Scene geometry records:
** begin **

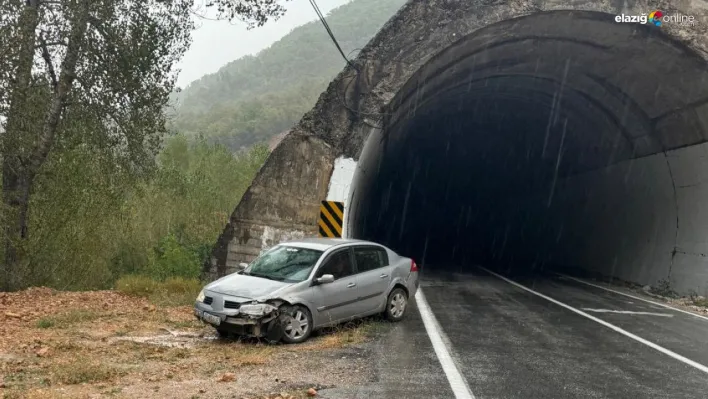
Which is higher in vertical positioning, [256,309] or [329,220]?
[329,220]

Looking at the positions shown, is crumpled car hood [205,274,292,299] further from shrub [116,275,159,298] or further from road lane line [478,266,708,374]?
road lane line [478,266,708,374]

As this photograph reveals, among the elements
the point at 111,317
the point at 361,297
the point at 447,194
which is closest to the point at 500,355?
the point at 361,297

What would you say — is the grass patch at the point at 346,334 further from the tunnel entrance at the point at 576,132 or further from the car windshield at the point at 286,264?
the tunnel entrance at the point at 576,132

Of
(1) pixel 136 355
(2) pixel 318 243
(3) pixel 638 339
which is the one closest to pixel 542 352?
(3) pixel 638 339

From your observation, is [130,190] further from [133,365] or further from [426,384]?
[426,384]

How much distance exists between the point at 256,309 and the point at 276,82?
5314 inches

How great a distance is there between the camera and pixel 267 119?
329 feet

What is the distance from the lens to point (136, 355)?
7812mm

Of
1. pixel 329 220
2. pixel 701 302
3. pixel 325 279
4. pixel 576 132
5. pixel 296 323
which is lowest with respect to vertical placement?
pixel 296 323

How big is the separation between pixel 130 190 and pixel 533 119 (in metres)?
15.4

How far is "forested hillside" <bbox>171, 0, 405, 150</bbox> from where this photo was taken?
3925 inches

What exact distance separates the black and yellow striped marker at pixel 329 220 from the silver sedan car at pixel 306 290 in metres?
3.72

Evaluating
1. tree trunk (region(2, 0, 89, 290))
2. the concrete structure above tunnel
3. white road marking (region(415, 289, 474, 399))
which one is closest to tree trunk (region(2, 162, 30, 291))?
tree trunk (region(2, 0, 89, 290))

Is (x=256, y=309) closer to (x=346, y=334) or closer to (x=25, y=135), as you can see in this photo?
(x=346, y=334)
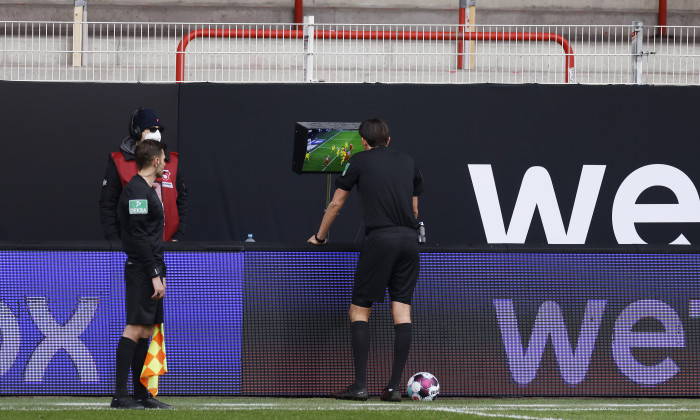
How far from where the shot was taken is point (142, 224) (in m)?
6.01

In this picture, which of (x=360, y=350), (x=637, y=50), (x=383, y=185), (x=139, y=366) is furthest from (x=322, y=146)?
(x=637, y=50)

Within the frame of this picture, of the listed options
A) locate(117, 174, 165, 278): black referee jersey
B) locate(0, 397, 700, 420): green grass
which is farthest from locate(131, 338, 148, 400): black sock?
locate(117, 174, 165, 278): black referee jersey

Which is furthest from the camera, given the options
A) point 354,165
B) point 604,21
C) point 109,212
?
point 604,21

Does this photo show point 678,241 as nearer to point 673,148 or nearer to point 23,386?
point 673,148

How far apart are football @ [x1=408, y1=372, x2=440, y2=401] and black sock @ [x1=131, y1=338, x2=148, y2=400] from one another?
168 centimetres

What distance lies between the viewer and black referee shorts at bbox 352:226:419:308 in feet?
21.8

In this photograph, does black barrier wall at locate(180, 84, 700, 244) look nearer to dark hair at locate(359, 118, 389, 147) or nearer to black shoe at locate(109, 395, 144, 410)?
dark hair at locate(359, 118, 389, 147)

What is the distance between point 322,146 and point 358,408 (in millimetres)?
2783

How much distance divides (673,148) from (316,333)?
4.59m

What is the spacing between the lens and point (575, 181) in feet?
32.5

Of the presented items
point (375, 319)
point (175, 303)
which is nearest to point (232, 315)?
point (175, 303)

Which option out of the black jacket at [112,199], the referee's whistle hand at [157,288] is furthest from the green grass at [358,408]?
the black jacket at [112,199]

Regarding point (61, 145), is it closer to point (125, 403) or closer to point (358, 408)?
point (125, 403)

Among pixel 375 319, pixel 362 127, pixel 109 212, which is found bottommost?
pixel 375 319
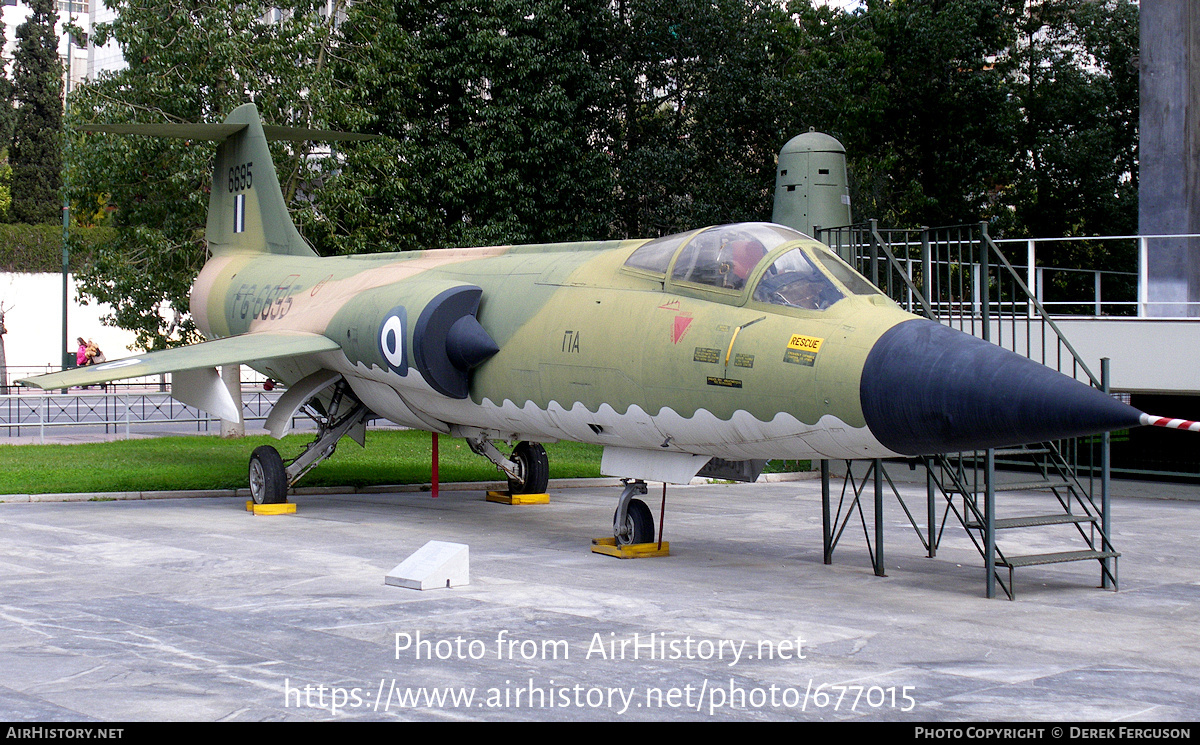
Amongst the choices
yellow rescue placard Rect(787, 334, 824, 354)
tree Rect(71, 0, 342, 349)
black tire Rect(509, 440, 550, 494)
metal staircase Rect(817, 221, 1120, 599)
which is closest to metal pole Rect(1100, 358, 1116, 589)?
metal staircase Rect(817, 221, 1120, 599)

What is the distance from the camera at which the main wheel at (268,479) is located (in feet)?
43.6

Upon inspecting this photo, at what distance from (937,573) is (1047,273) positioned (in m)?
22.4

** end **
** begin **

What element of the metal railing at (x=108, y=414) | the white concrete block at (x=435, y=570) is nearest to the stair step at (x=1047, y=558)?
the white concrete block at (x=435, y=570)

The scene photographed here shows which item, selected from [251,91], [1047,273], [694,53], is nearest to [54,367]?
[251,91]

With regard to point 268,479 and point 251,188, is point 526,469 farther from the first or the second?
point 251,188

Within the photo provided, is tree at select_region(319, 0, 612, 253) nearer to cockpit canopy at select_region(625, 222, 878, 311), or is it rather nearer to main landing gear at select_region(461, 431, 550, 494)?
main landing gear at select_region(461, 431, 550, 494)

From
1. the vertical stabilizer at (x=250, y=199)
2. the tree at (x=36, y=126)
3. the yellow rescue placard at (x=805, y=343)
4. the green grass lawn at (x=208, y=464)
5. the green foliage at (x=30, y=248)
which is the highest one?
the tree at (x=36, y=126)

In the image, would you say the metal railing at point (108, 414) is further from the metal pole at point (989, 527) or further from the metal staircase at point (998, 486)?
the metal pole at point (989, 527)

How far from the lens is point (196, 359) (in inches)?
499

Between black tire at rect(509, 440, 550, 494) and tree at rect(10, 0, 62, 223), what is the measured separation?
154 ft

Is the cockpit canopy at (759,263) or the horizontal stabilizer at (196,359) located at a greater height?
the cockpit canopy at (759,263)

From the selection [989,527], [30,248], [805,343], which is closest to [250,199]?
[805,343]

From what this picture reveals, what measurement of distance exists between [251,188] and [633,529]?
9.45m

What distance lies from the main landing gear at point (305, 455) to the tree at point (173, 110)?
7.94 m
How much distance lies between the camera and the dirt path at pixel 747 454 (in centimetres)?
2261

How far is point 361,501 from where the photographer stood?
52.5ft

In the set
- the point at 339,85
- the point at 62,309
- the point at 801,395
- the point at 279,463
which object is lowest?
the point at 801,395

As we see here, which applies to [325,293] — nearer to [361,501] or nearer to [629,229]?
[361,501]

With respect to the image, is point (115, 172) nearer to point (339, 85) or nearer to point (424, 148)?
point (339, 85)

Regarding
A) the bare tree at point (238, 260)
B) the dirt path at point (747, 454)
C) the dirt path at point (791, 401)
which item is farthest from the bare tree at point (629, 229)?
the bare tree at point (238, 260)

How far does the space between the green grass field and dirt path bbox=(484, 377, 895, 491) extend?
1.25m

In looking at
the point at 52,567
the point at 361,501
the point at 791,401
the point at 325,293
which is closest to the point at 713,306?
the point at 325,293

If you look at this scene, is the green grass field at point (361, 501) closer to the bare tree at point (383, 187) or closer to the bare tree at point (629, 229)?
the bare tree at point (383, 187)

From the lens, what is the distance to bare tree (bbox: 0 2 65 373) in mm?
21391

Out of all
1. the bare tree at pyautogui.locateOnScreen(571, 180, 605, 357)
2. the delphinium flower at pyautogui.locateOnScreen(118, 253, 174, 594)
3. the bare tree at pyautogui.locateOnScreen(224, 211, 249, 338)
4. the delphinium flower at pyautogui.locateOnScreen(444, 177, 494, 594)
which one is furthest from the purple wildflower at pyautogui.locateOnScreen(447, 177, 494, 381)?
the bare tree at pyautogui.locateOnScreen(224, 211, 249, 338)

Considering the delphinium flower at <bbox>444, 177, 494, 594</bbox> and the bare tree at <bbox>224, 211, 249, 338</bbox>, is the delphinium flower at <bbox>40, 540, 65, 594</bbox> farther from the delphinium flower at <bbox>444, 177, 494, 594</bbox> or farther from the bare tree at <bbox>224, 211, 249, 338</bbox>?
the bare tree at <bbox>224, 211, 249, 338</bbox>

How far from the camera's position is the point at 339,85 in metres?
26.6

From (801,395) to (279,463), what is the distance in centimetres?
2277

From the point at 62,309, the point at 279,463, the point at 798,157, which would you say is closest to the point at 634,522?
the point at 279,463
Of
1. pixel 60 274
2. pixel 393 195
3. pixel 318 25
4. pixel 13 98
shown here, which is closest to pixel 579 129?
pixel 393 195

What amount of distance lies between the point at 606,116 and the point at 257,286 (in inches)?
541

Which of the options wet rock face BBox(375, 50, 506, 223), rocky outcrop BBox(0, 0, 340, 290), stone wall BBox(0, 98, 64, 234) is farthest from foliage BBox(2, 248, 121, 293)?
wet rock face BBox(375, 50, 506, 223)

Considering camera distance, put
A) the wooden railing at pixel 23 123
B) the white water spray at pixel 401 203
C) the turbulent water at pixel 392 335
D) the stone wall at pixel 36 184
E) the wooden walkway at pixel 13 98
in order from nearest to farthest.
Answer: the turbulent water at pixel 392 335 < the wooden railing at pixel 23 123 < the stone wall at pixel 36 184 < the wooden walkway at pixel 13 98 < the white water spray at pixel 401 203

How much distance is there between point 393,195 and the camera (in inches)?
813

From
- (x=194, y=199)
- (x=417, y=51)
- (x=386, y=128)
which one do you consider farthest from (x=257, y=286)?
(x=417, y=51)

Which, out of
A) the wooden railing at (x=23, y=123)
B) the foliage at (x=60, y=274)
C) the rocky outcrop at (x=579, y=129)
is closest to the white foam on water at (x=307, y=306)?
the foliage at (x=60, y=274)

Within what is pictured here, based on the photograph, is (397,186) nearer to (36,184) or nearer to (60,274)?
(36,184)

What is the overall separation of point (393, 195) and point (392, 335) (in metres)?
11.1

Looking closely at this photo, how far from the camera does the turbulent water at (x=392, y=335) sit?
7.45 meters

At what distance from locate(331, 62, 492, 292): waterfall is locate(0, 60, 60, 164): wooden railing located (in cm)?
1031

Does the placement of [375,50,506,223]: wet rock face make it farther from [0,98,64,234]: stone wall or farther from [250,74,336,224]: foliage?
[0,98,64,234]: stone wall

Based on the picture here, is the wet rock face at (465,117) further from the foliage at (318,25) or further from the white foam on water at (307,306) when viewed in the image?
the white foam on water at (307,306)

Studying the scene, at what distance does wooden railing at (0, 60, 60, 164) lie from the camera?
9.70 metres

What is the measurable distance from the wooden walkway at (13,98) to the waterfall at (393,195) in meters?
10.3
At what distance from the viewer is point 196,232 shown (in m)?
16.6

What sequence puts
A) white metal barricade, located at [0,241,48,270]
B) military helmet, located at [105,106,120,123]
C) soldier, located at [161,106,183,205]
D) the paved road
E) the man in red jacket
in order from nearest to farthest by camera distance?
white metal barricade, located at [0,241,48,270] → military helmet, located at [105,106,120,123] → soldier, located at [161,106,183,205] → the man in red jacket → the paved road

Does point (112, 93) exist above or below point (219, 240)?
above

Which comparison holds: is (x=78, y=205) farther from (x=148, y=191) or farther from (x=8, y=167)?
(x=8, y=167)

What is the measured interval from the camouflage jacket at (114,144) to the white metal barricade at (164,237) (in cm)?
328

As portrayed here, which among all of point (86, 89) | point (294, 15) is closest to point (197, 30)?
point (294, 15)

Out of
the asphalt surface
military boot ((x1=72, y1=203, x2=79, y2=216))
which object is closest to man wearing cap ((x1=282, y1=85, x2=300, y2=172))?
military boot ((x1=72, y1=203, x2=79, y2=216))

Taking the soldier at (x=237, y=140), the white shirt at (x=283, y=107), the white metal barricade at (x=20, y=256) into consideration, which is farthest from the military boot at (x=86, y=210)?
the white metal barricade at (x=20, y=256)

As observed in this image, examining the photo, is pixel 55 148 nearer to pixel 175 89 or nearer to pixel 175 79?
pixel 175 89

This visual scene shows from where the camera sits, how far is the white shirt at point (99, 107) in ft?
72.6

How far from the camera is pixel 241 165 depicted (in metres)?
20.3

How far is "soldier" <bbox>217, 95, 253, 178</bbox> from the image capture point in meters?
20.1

** end **

§ What is needed:
Copy out verbatim the lines of the records above, starting with the line that contains "What sequence puts" and ending after the line that contains "white metal barricade, located at [0,241,48,270] →".

§ Solution:
What sequence puts
A) white metal barricade, located at [0,241,48,270]
B) military helmet, located at [105,106,120,123]
C) soldier, located at [161,106,183,205]
D) the paved road
E) the man in red jacket
in order from nearest to farthest by camera distance?
white metal barricade, located at [0,241,48,270] → military helmet, located at [105,106,120,123] → soldier, located at [161,106,183,205] → the man in red jacket → the paved road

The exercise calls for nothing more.